Problem statement: Set down the text of every record below, character for character, and leave the pictures out of your answer.

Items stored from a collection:
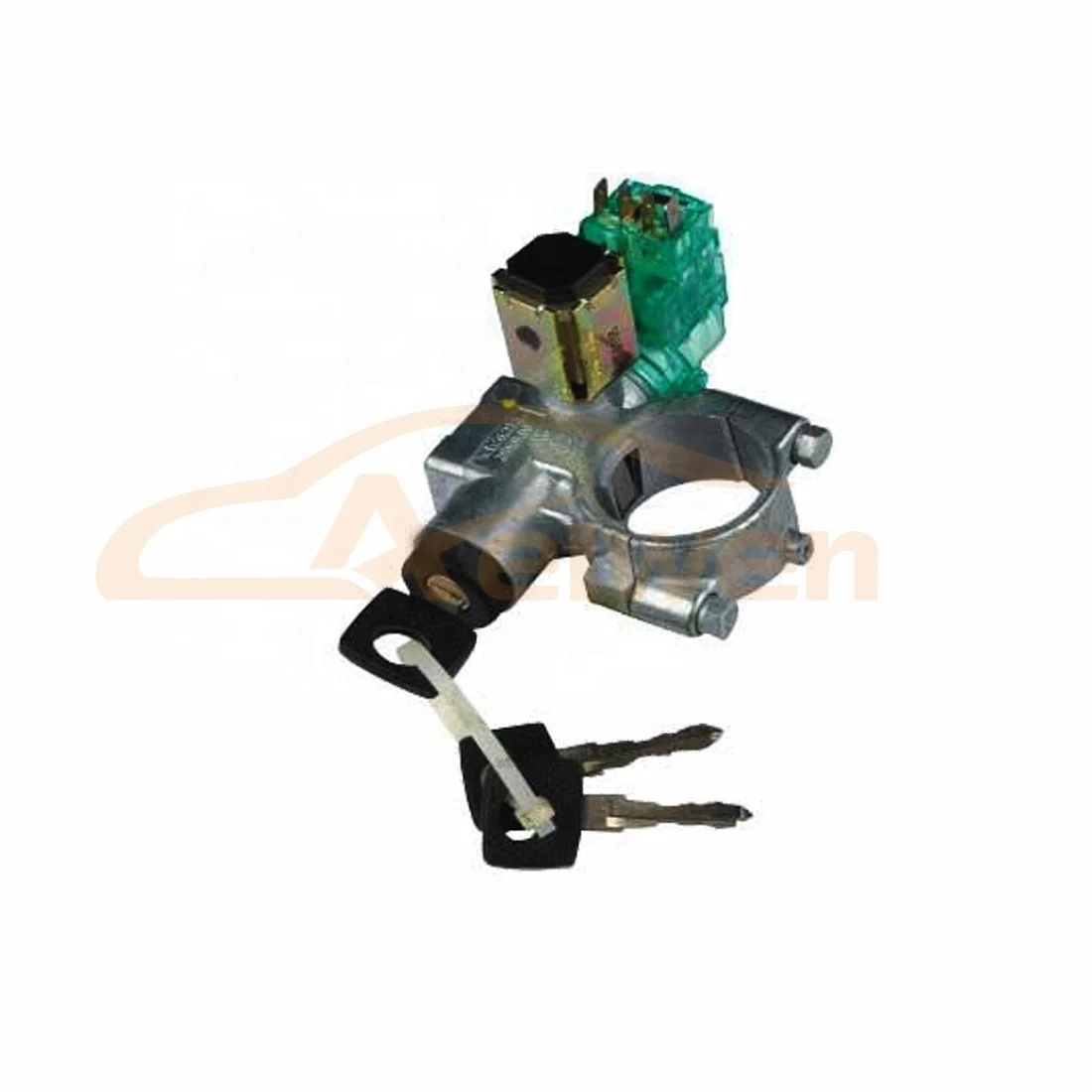 Aelwen Car Ignition Switch Used For Mercedes-Benz Actros 6685450067    6734620230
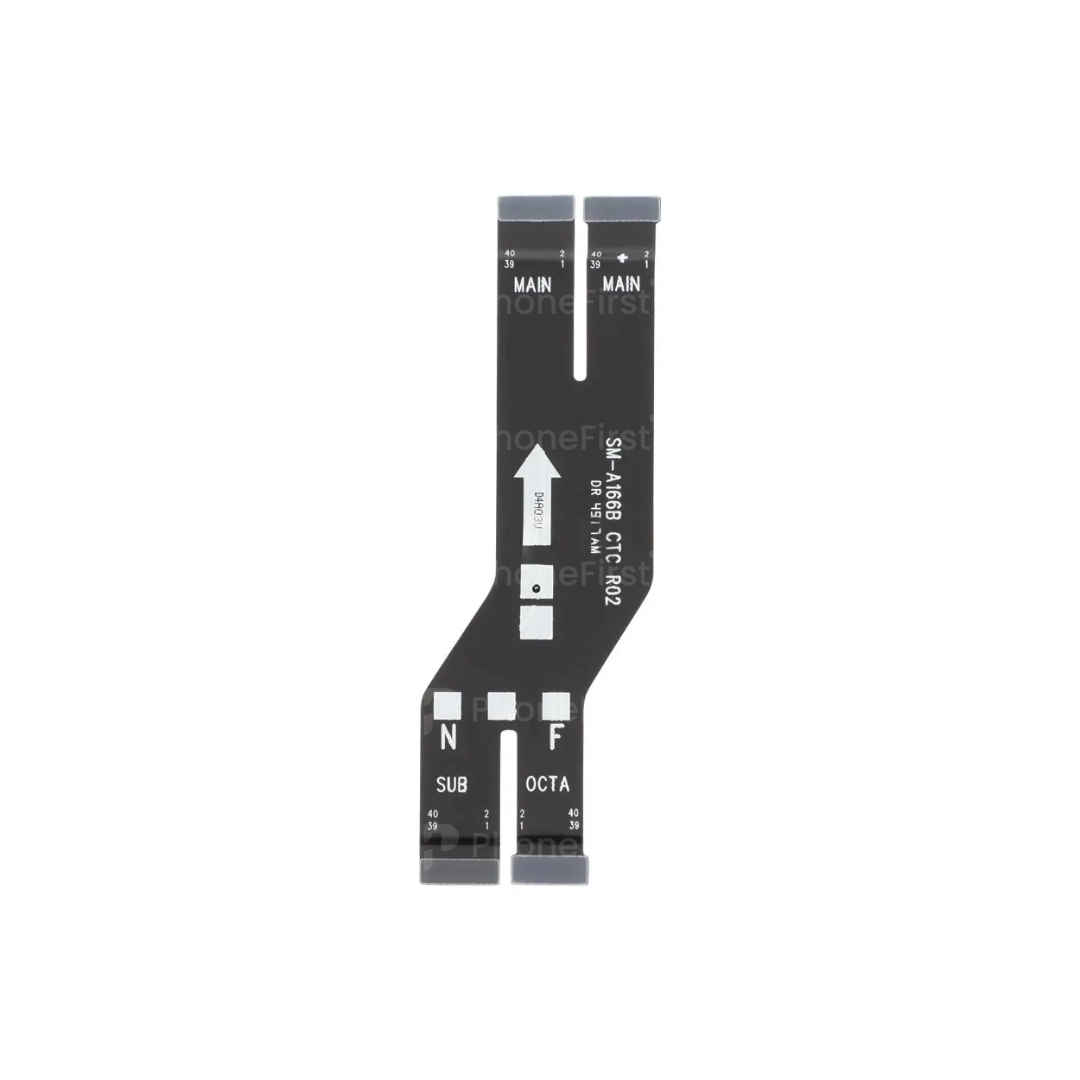 Samsung A16 4G A165 / A16 5G A166 - Main Flex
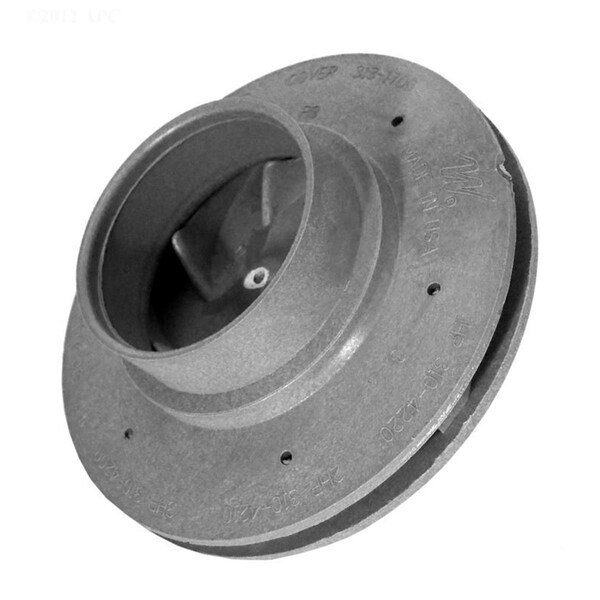 Handson Impeller Executive 2.0 Horse Power HA736090 - main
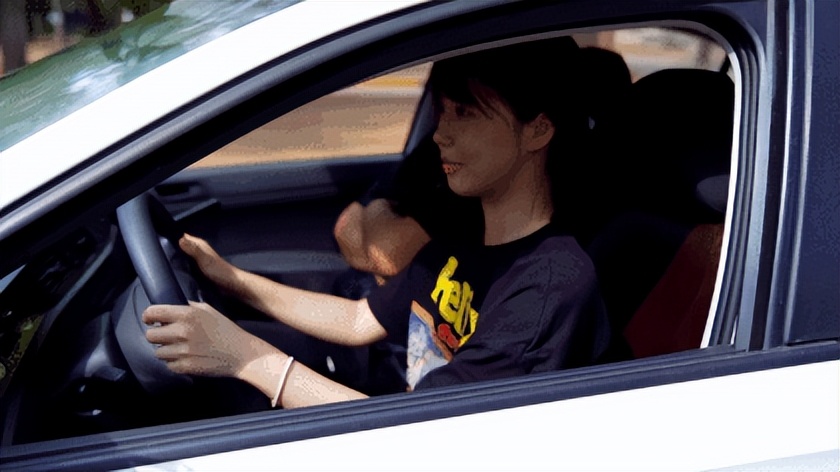 瀛﹁溅鐨勮繃绋嬩腑涔愯叮鏃犵┓,杞绘澗浣撻獙瀛﹁溅椹鹃┒涔愯叮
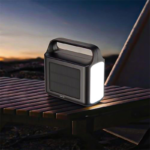 پاوربانک 22.5 وات گرین لاین Solar xtreme ظرفیت 80000 میلی آمپر - Image 3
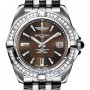 Breitling A71356LAq579-ss  Galactic 32 Ladies Watch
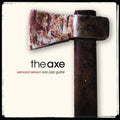 Esmond Selwyn - Axe The (CD)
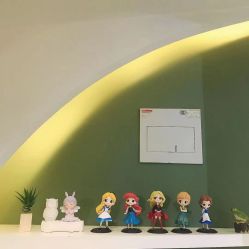 -VIVI BEAUTY  美甲美睫皮肤管理中心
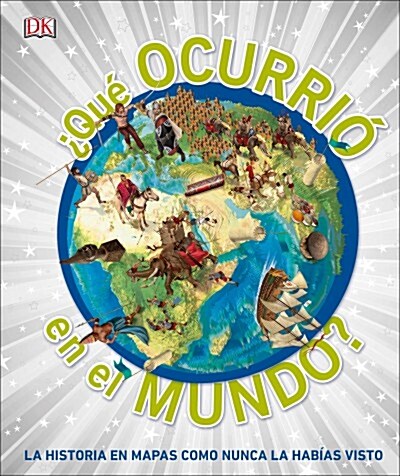 쩔qu?c) Occurri? En El Mundo? (Hardcover)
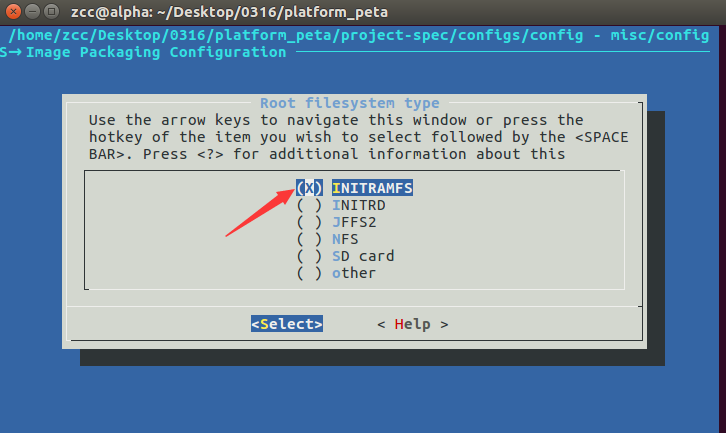 Creating Linux Boot Files for QSPI Flash on ZYNQ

Task answer:
 Aelwen Car Ignition Switch Used For Mercedes-Benz Actros 6685450067    6734620230
 Samsung A16 4G A165 / A16 5G A166 - Main Flex
 Handson Impeller Executive 2.0 Horse Power HA736090 - main
 瀛﹁溅鐨勮繃绋嬩腑涔愯叮鏃犵┓,杞绘澗浣撻獙瀛﹁溅椹鹃┒涔愯叮
 پاوربانک 22.5 وات گرین لاین Solar xtreme ظرفیت 80000 میلی آمپر - Image 3
 Breitling A71356LAq579-ss  Galactic 32 Ladies Watch
 Esmond Selwyn - Axe The (CD)
 -VIVI BEAUTY  美甲美睫皮肤管理中心
 쩔qu?c) Occurri? En El Mundo? (Hardcover)
 Creating Linux Boot Files for QSPI Flash on ZYNQ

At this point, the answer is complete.